2013-10-07 Thread Brian Smith
On Mon, Oct 7, 2013 at 6:05 PM, Mountie Lee moun...@paygate.net wrote:
 SHA2 hash required in e-commerce transaction by the korean regulation.
 and which is also used in TLSv1.1+.

Hi,

First, we will be enabling TLS 1.2 in Firefox very soon.

But, I think you may be referring to SHA-2-based cipher suites
proposed in this internet draft:
http://tools.ietf.org/html/draft-bjhan-tls-seed-00

Unfortunately, that internet draft expired and also the draft didn't
even specify the cipher suite code points.

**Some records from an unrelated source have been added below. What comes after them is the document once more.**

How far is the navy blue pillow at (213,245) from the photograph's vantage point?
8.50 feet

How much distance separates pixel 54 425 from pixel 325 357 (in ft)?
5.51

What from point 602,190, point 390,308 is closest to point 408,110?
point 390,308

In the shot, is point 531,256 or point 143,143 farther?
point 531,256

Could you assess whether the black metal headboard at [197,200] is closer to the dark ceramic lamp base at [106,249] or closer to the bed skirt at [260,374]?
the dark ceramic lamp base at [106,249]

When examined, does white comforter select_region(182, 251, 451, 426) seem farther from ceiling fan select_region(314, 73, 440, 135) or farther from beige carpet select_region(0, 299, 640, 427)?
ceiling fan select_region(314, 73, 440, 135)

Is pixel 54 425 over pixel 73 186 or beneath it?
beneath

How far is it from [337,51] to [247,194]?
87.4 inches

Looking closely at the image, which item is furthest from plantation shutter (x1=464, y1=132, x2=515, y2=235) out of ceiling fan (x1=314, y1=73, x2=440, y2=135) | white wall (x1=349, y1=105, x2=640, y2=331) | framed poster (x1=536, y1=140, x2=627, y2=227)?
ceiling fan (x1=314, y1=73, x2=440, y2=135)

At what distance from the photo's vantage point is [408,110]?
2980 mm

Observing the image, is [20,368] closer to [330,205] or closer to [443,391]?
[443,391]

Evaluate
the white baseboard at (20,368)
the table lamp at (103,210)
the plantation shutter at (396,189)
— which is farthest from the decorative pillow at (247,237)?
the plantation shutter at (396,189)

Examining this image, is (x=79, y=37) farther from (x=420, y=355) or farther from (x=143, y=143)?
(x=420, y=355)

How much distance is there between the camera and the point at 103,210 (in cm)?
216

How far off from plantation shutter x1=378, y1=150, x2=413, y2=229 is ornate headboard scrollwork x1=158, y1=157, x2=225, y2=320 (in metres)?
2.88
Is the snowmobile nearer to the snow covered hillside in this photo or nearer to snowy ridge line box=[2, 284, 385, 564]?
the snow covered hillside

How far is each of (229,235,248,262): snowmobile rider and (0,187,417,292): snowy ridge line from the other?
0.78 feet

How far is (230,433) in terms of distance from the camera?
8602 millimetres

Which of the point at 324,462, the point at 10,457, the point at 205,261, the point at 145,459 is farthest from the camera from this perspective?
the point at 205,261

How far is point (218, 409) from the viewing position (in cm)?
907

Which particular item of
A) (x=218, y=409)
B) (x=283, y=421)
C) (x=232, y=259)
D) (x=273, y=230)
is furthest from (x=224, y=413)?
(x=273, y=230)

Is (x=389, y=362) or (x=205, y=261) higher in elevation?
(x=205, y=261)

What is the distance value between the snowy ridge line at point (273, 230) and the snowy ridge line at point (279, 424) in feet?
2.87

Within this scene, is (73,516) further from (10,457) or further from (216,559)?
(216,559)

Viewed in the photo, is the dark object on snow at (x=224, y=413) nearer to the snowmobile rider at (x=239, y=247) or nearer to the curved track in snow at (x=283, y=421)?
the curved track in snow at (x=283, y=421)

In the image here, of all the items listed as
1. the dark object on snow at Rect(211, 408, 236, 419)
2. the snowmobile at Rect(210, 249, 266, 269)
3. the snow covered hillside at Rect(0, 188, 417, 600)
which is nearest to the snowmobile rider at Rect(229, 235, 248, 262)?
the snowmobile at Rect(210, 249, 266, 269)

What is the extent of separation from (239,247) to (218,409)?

Where can I find the current version of the Korean regulations on
encryption. I have read this article:
http://www.koreatimes.co.kr/www/news/biz/2012/04/123_109059.html

That article notes that SEED is actually not mandatory in Korea any
more. If so, it seems like a good idea to help the Korean community
standardize on more common algorithms, right?

That article also notes that implementations other than the ActiveX
control have to be certified by the Korean government in order to be
used. So, it seems like our SEED implementation could not be used
legally anyway, since it hasn't been certified. Is that your
understanding?

My understanding is that the Korean government would also require
websites that fall under these regulations to use certificates issued
by some Korean certificate authorities. But, Mozilla does include
either of the Korean certificate authorities and it seems unlikely to
happen soon. See https://bugzilla.mozilla.org/show_bug.cgi?id=335197

Finally, the SEED cipher suite we do currently support does not
support ephemeral key exchange. I see that the internet draft I linked
to above does attempt to specify SEED cipher suites that support
ephemeral key exchange.

So, it seems pretty clear to me that it is OK to disable the SEED
cipher suite we have currently enabled for now, while we figure out
all the things that are necessary to help our Korean users.